Abstract
Several steroids, norethisterone, norethynodrel, estradiol, progesterone, testosterone propionate and 2α-hydroxymethylene-17α-methyl-dihydrotestosterone were injected subcutaneously once daily for 12 days into hypophysectomized immature female rats to demonstrate their direct effects on the gonadal morphology. The effects of 2 19-norsteroids, norethisterone and norethynodrel, are either quantitatively or qualitatively different from each other and from those of the naturally occurring sexagens such as estradiol, progesterone and testosterone.
The characteristic changes produced by norethisterone are the fluid retention under ovarian capsule, the appearance of many primary follicles in the ovaries and the typical secretory changes in uterine endometrium with glandular proliferation.
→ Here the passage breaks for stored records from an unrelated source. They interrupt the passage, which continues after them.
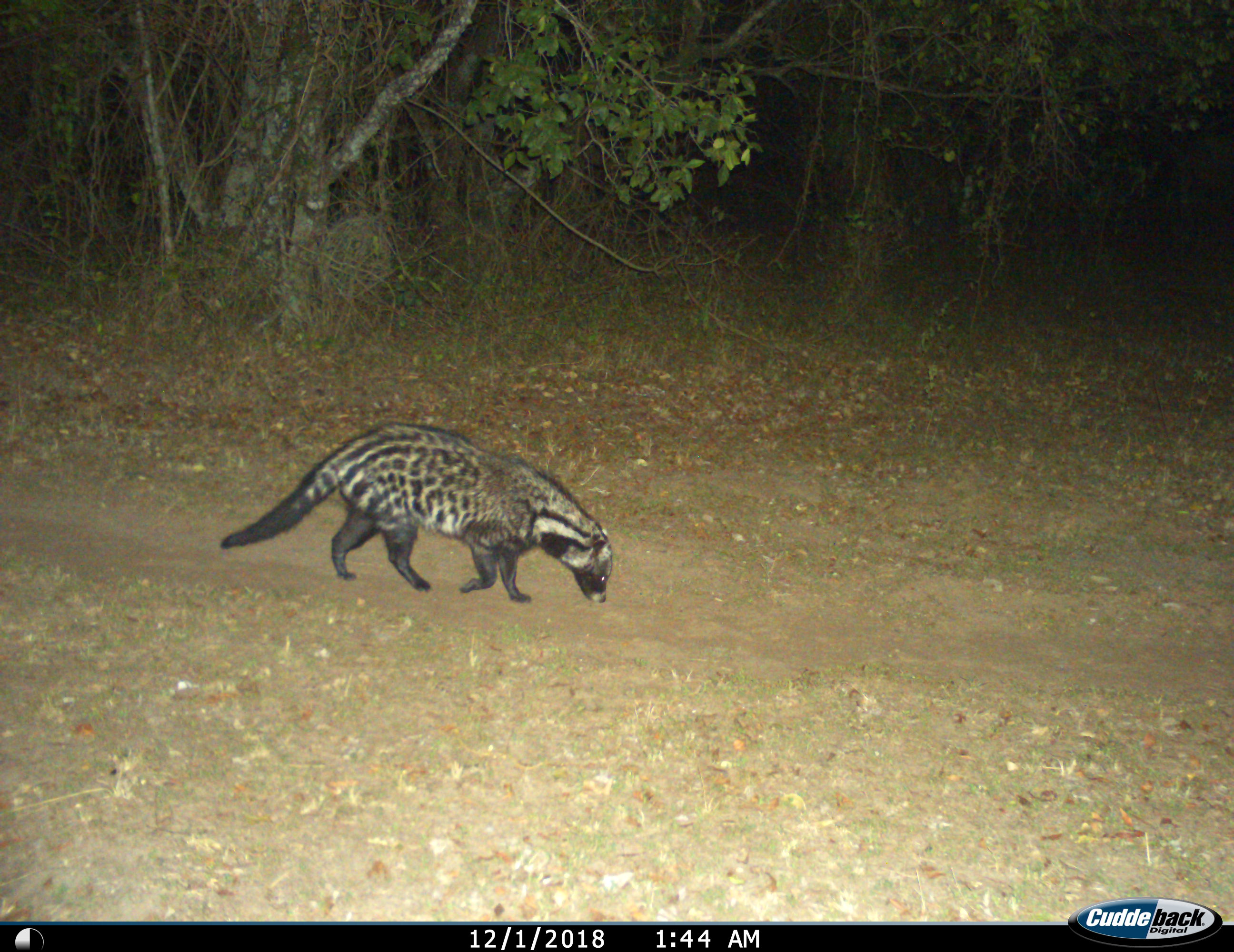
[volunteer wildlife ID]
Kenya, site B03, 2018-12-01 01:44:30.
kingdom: Animalia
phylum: Chordata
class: Mammalia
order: Carnivora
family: Viverridae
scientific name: Viverridae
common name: civet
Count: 1.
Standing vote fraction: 10%.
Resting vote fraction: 0%.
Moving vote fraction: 100%.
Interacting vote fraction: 0%.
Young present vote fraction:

However, norethisterone does not alter the reactivity of ovaries to gonadotrophins which increase the ovarian weights and produce superovulation in hypophysectomized immature female rats.
It is, therefore, difficult to support the assumption that norethisterone, one of the ovulation inhibiting agents, might have a property to depress the ovarian function, degenerate the ovarian follicles or decrease the ovarian reactivity to gonadotrophins and thus act as an anti-fertility agent. It is, therefore, concluded that the ovulation-inhibiting or anti-fertility effect of norethisterone is most likely due to the inhibition of pituitary gonadotrophin secretion.